[WORK TO COMPLETE] Check each line of the material that follows, and copy those holding the string "chat".

[DATA TO USE]

--------------------------------

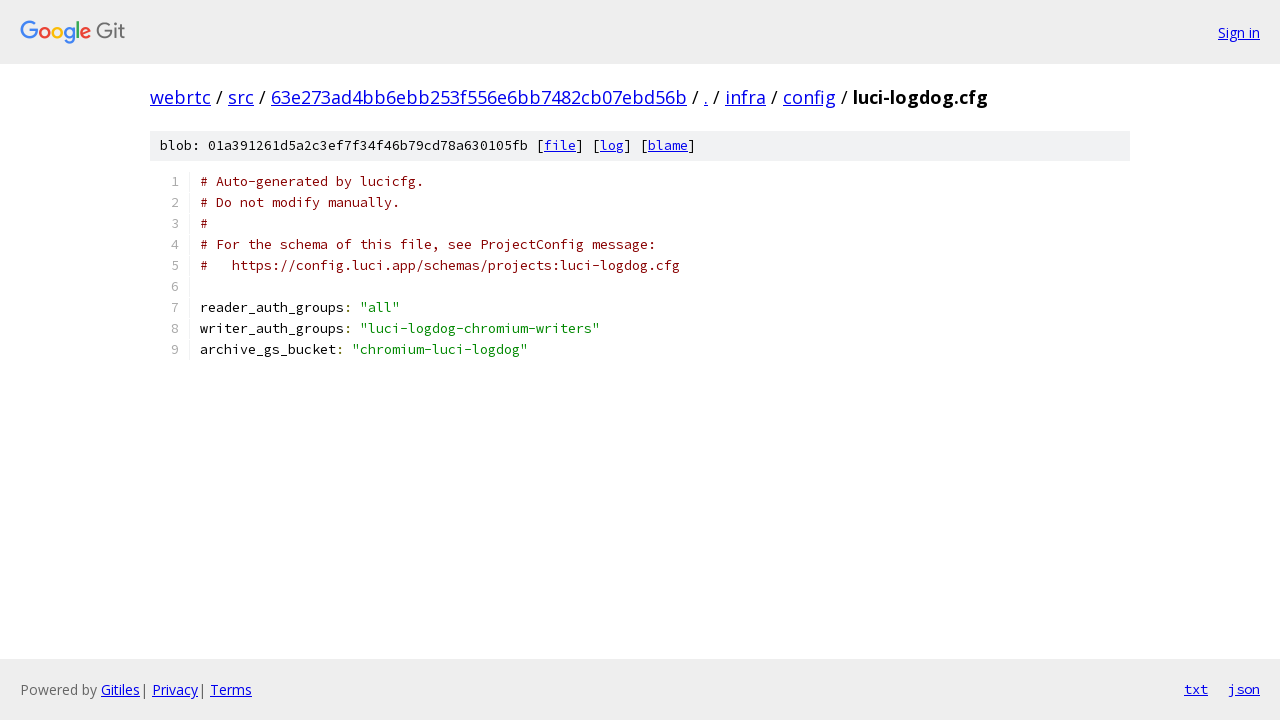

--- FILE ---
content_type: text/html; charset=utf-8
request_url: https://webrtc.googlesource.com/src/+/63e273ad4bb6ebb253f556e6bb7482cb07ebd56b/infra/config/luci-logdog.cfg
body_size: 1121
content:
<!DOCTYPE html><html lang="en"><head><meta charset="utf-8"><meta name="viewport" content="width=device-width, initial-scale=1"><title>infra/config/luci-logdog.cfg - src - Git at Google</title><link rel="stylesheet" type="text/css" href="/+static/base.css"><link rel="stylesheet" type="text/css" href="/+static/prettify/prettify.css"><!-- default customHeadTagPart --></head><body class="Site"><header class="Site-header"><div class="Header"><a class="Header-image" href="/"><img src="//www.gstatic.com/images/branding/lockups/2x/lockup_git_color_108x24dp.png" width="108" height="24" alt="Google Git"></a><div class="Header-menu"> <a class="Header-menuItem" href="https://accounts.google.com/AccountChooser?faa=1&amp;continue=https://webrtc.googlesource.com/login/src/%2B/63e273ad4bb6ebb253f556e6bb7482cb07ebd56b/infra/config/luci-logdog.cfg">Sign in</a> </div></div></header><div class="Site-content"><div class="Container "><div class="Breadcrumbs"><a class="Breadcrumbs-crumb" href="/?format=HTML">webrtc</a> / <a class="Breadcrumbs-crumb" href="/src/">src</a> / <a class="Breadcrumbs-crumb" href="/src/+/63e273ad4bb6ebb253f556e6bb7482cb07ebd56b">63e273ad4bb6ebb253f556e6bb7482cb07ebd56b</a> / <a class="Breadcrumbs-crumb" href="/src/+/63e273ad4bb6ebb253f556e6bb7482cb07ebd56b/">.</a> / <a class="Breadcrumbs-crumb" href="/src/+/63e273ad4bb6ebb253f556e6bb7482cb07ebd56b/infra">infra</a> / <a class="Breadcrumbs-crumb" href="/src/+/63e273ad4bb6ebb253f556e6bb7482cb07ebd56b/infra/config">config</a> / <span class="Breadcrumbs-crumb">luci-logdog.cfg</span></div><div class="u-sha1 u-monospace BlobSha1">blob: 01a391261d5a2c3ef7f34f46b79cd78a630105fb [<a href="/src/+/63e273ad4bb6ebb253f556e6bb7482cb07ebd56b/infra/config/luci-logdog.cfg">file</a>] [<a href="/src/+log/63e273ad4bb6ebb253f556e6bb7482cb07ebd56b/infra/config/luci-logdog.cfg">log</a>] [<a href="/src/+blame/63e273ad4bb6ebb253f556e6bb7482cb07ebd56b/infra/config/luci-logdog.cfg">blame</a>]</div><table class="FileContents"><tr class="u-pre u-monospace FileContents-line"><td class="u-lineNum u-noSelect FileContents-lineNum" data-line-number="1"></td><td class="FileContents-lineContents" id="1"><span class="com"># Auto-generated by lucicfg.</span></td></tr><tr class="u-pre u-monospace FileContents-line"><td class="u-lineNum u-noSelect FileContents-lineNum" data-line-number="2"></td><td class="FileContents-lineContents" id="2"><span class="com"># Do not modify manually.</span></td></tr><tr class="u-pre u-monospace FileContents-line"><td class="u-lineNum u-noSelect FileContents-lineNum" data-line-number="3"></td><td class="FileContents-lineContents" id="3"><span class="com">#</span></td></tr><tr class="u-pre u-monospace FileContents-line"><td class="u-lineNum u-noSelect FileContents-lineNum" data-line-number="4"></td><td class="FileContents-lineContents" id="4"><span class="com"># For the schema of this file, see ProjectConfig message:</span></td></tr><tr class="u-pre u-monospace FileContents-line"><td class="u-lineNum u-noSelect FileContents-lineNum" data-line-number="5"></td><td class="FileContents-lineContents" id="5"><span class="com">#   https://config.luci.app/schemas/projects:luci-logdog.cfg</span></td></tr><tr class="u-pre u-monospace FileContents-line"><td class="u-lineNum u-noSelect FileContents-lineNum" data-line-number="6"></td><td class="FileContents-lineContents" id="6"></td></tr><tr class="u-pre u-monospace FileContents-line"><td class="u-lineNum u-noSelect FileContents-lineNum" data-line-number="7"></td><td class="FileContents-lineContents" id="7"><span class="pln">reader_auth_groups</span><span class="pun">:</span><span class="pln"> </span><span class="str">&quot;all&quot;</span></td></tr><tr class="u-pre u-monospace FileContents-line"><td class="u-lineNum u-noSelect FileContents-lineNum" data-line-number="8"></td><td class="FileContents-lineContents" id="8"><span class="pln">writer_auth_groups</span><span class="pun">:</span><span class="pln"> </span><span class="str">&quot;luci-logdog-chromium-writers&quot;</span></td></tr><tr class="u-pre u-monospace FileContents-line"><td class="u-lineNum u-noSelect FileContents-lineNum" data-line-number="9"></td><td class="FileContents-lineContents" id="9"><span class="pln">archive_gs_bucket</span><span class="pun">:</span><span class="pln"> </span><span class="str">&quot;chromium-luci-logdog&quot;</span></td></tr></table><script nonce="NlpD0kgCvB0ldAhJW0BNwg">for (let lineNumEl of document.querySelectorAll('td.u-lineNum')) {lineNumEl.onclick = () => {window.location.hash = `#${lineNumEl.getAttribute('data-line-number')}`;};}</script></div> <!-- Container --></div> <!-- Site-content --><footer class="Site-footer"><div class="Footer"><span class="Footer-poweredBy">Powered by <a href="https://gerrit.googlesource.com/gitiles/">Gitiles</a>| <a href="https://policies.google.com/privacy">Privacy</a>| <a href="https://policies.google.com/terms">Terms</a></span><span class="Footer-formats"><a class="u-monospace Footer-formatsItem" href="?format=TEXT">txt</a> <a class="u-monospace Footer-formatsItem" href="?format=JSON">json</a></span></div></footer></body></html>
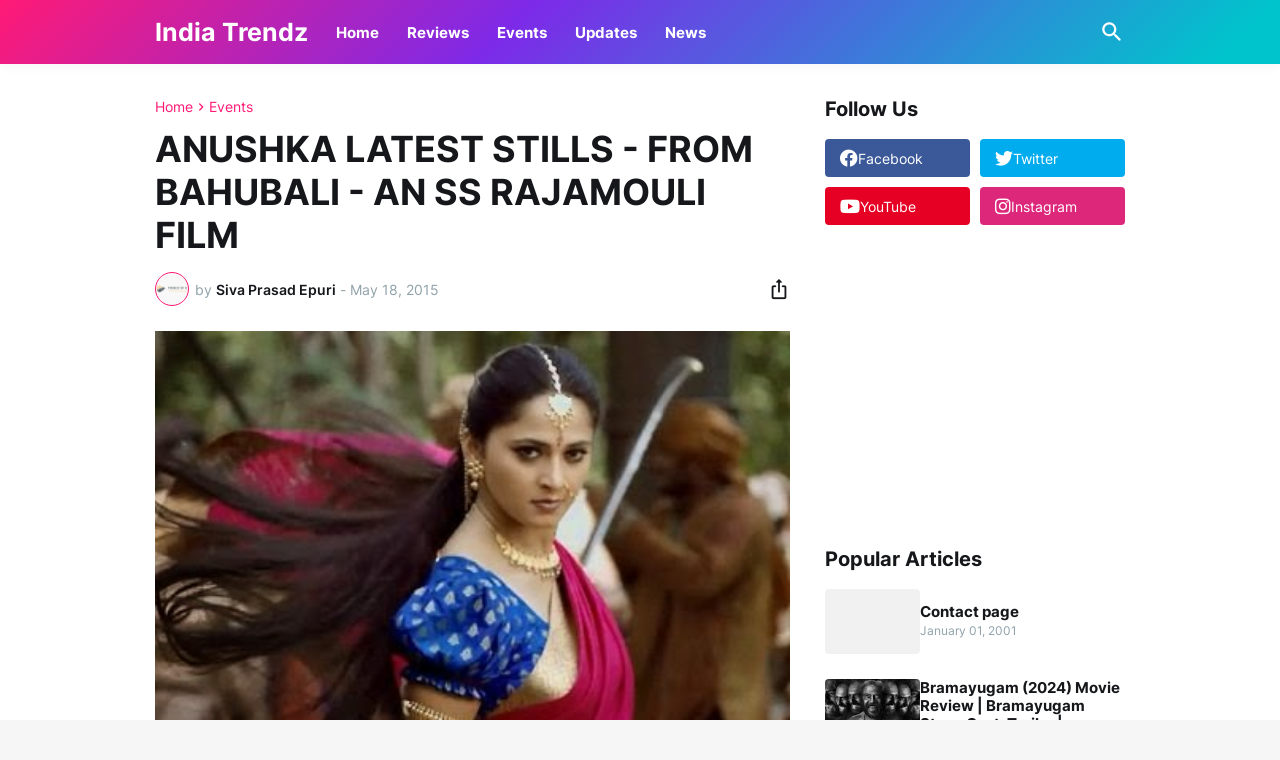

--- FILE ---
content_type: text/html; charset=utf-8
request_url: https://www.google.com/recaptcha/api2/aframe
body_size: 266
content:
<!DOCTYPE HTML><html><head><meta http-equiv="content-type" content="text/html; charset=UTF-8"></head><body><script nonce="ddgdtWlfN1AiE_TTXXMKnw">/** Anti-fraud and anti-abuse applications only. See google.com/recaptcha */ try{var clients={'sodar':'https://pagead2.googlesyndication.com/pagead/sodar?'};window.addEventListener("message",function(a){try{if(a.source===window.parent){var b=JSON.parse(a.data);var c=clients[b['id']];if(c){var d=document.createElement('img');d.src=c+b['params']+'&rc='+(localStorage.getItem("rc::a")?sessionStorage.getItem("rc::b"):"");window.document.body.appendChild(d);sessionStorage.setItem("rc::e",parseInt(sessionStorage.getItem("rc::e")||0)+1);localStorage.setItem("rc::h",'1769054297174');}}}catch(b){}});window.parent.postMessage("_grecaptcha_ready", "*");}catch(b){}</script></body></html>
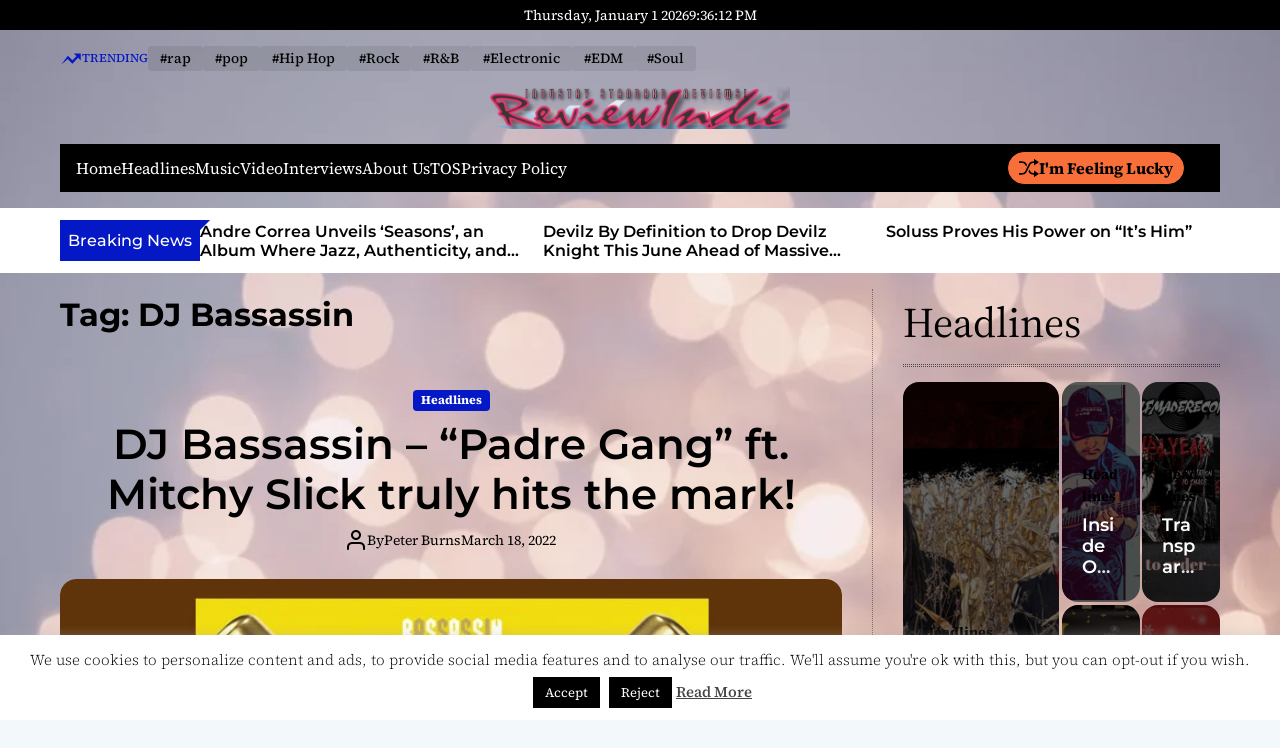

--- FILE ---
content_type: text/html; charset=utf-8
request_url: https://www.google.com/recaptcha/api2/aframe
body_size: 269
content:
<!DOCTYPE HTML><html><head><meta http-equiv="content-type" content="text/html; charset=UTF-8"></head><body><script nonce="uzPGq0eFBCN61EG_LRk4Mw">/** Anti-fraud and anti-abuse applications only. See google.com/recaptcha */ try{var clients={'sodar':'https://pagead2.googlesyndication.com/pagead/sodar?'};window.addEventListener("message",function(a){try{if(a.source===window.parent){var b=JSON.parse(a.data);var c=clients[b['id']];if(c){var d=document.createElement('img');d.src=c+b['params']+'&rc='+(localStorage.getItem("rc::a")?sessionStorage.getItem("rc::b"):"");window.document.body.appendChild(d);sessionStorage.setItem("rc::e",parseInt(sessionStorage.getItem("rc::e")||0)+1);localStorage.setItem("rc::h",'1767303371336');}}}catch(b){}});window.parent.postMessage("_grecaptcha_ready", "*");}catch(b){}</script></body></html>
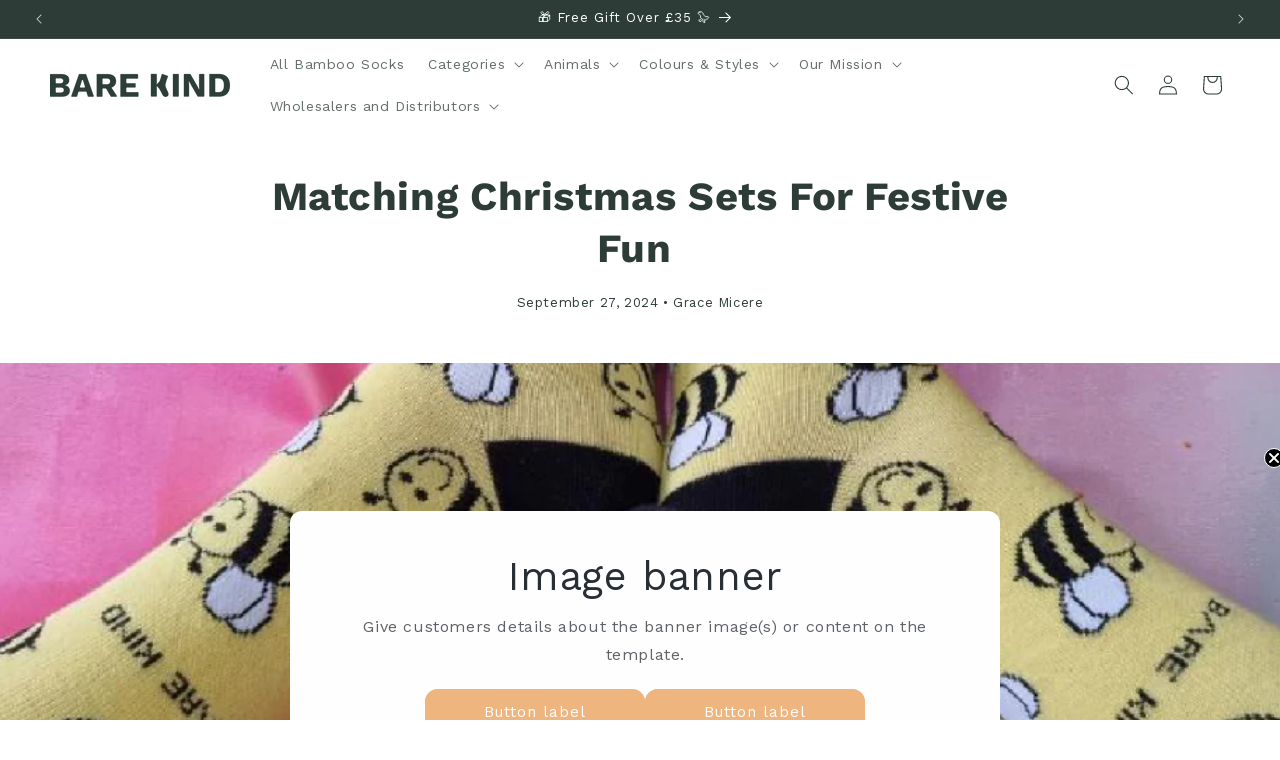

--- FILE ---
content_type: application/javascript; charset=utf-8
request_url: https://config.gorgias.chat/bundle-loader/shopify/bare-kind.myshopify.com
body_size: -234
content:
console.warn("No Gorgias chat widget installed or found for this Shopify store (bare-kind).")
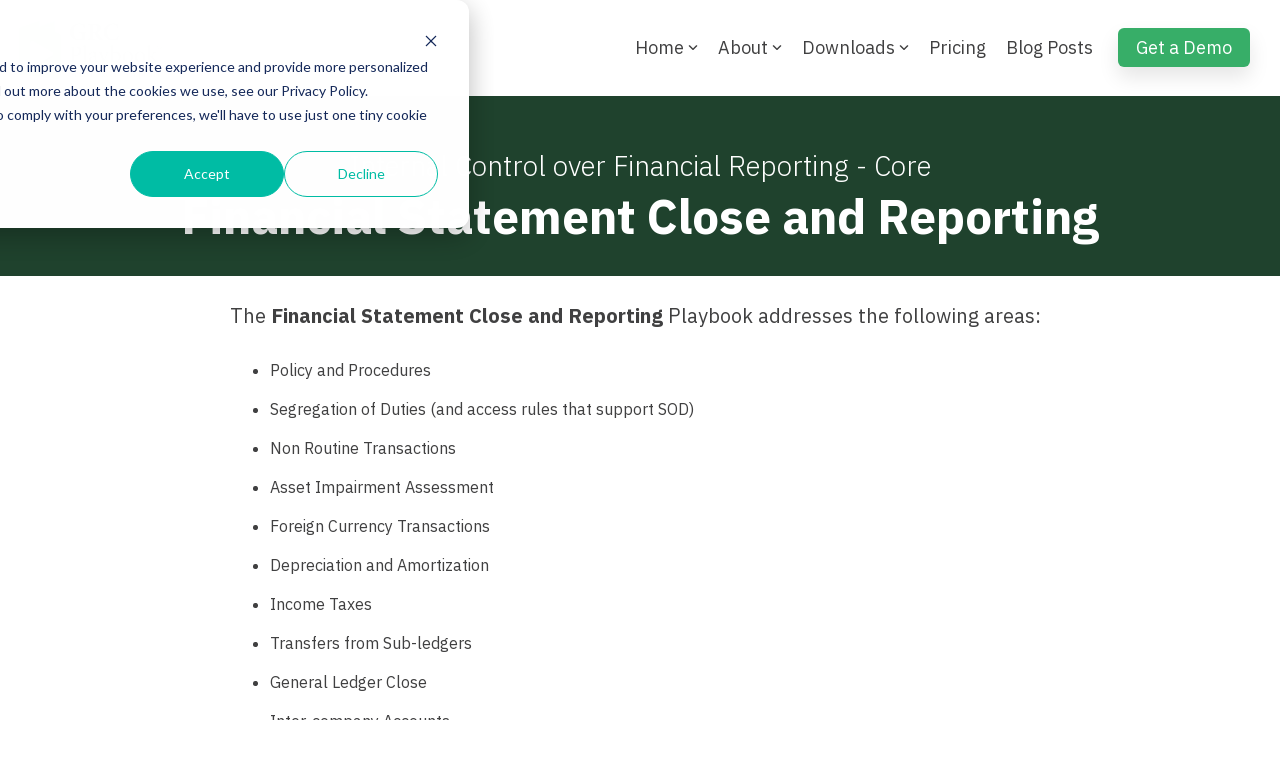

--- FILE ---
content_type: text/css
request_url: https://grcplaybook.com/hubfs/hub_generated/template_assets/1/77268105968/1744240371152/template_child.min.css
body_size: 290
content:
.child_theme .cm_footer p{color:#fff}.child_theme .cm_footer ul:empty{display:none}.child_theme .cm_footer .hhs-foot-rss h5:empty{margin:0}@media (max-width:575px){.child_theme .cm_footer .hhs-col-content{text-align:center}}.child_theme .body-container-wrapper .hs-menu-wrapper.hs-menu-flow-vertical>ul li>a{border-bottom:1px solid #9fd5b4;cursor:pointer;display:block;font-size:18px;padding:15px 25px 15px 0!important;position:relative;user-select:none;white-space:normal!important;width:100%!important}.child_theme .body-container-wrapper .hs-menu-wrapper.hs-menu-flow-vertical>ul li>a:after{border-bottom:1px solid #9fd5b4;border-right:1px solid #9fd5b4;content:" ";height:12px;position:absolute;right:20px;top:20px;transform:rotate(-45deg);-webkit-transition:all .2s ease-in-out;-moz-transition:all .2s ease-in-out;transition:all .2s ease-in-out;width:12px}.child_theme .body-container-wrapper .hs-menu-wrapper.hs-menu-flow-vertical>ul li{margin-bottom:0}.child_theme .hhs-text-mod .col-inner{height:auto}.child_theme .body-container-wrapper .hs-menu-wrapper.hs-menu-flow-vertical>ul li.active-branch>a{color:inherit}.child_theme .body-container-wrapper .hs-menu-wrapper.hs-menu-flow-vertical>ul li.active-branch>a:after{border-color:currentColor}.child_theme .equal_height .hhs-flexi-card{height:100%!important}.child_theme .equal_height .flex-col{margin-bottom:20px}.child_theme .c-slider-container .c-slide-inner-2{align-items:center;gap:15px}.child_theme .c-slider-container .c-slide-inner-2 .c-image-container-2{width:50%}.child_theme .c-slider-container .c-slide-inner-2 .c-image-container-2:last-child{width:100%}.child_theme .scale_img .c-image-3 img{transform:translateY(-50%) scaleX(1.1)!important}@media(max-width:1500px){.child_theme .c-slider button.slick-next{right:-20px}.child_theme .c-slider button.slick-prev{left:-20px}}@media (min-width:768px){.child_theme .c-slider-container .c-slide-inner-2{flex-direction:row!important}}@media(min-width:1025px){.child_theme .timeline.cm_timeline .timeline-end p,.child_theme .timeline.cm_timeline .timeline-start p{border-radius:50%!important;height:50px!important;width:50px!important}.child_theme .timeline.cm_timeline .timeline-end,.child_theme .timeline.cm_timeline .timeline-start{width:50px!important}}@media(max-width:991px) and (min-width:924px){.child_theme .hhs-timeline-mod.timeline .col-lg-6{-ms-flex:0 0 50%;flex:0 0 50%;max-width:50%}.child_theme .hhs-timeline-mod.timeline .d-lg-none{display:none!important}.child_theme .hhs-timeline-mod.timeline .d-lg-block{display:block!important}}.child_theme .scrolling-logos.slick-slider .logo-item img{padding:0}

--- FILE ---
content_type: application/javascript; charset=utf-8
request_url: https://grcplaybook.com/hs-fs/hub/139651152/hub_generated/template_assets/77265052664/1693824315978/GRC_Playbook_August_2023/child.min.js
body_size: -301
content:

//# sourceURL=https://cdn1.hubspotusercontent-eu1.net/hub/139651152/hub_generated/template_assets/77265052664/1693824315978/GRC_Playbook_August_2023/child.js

--------------------------------

[FINISHED TASK]
request_url: https://config.gorgias.chat/bundle-loader/shopify/bare-kind.myshopify.com
console.warn("No Gorgias chat widget installed or found for this Shopify store (bare-kind).")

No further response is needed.